There were news packages done around how the trading relationship between the UK and Ireland post-Brexit might create tensions in Ireland, Damazer says, but they weren’t given enough prominence. “Many of them didn’t have much depth,” he adds.
There was, Damazer argues, a “massive disequilibrium” between the importance of the issue in Ireland and the UK, which in part can explain some of the misconceptions surrounding the backstop — the Brexit sticking point, an insurance policy intended to prevent a hard border reappearing in Ireland — in media coverage.
“EU membership for both the UK and Ireland was the mechanism that ensured relations would work both economically and politically,” he says. “The fact we decided to leave, that was thrown out.”

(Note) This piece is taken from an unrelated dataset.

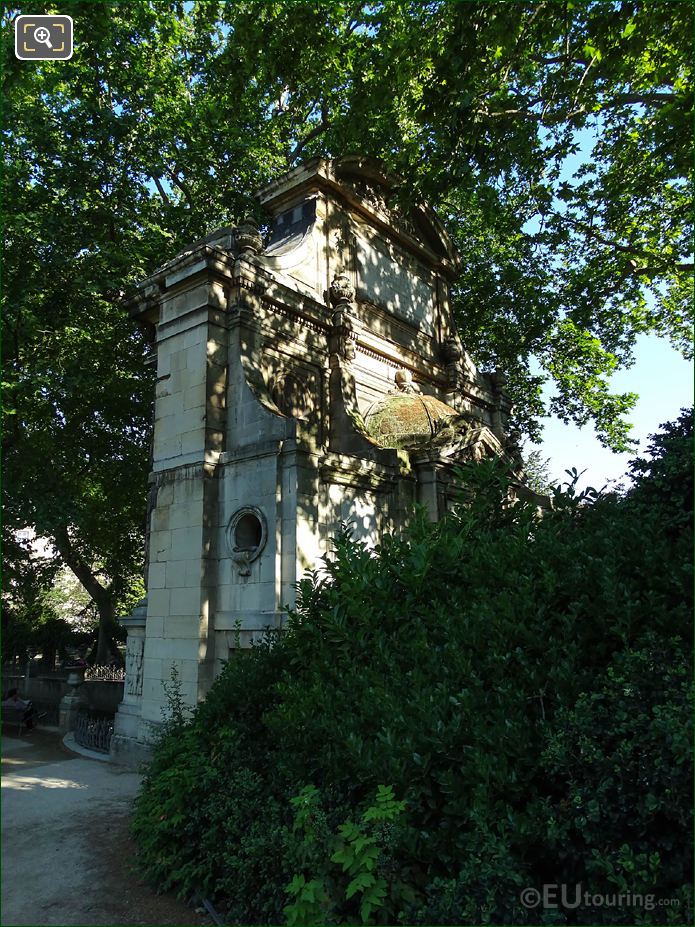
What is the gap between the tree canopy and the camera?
9555 mm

Damazer contends that the root cause of the BBC’s lack of nuanced reporting on Irish issues can be traced back to a dearth of regular reporting of Irish issues — which were visibly less common in the aftermath of the long-sought-after peace process.

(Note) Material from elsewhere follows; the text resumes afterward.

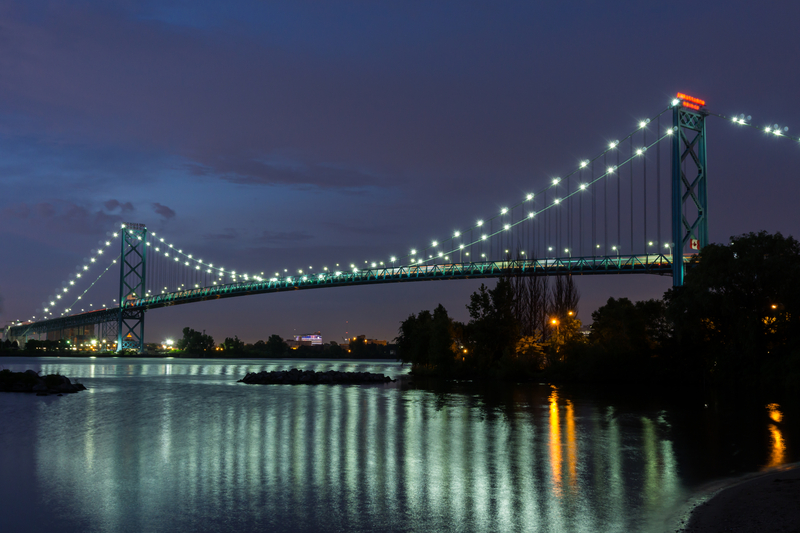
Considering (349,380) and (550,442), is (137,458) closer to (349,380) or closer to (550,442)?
(550,442)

“For many years, the standard criticism of media coverage of Ireland, including the BBC, was that all they ever cared about were the Troubles. That we only ever turned up in Northern Ireland when it featured extraordinary violence and terrorism,” he says. “Like all these kinds of criticisms, there were elements of truth in it and elements of wishful thinking.”

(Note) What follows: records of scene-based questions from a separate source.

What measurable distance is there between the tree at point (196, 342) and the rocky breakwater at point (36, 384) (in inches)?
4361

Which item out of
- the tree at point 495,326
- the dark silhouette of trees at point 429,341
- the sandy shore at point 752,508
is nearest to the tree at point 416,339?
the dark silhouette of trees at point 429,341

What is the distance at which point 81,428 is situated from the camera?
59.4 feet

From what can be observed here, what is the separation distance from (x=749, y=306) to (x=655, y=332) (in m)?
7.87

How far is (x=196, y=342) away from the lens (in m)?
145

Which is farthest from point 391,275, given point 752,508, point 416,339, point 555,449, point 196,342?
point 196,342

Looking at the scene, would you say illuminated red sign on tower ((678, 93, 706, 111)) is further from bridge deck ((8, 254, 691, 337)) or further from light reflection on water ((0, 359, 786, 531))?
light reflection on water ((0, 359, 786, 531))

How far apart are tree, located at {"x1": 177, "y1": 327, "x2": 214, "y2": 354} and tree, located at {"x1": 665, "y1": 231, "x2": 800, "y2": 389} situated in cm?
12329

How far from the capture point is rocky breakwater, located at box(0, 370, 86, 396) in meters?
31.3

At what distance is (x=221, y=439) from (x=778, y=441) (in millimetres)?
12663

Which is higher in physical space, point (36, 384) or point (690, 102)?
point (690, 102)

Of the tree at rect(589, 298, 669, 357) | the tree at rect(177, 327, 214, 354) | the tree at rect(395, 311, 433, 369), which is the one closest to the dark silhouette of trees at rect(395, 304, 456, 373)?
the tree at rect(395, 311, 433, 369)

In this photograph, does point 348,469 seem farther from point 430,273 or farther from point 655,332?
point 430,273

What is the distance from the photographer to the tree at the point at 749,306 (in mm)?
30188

Coverage of Irish issues after the Good Friday Agreement mostly waned, due in part to a lack of “immediate urgency” since terrorism and violence become less commonplace.
With the exception of social issues — namely two recent referendums on same-sex marriage and abortion, as well as stories stemming from Catholic Church scandals — little time was invested in Ireland, Damazer argues.
“There is a legitimate excuse that lots of other things are going on in the world, but it means you don’t have a strong Dublin base to begin with. So when you get what is a very, very important political and diplomatic story for Ireland — Brexit — you don’t have very much going on there in the first place,” he says.
“With hindsight, it would have been better to invest quite heavily in putting in infrastructure and a bit of expertise around Dublin politics, Dublin economics, Dublin trade — especially in relation to the EU.”
In Damazer’s estimation, although many within the BBC are conscious of the flawed Irish coverage, the issues persist. He highlighted last week’s 10 o’clock news as an example, citing some coverage of the Irish border under a no-deal scenario.
“They said: Here is the border, and people will take advantage of it in terms of security and customs. But it’s not the same as understanding the depth of feeling [in Ireland] — particularly in terms of the Republic of Ireland’s rather troubled relationship directly with the UK, and England in particular,” he says. “These issues have not shown the BBC at it’s very best and I don’t suppose many others have done it well either.”
A dedicated, rooted Dublin correspondent, who pops up outside the Dail to explain Irish political and economic issues, may have led to less flawed coverage, Damazer notes.
There would have been a realisation that Varadkar had true cross-party consensus and how that gave him leverage in talks; greater understanding of Ireland’s relationship with the EU; better analysis of the Irish public’s view towards the EU and towards Brexit.
“At a very early stage, Barnier made it clear that the Irish issues needed to considered right, front and centre. That was the moment — long before the first agreement was signed — when alarm bells for journalists should’ve started ringing,” he says.
“How are [politicians] going to solve it? As a bunch of serious public service broadcasters, we need to ensure that this issue is properly explored and scrutinised. I’m not sure that process ever happened.”
“[Irish issues] were not completely neglected or tackled, but what would not be controversial to say, is that the weight of the issue has now was in no way properly reflected in the national debate — very much including the BBC – during the campaigns.”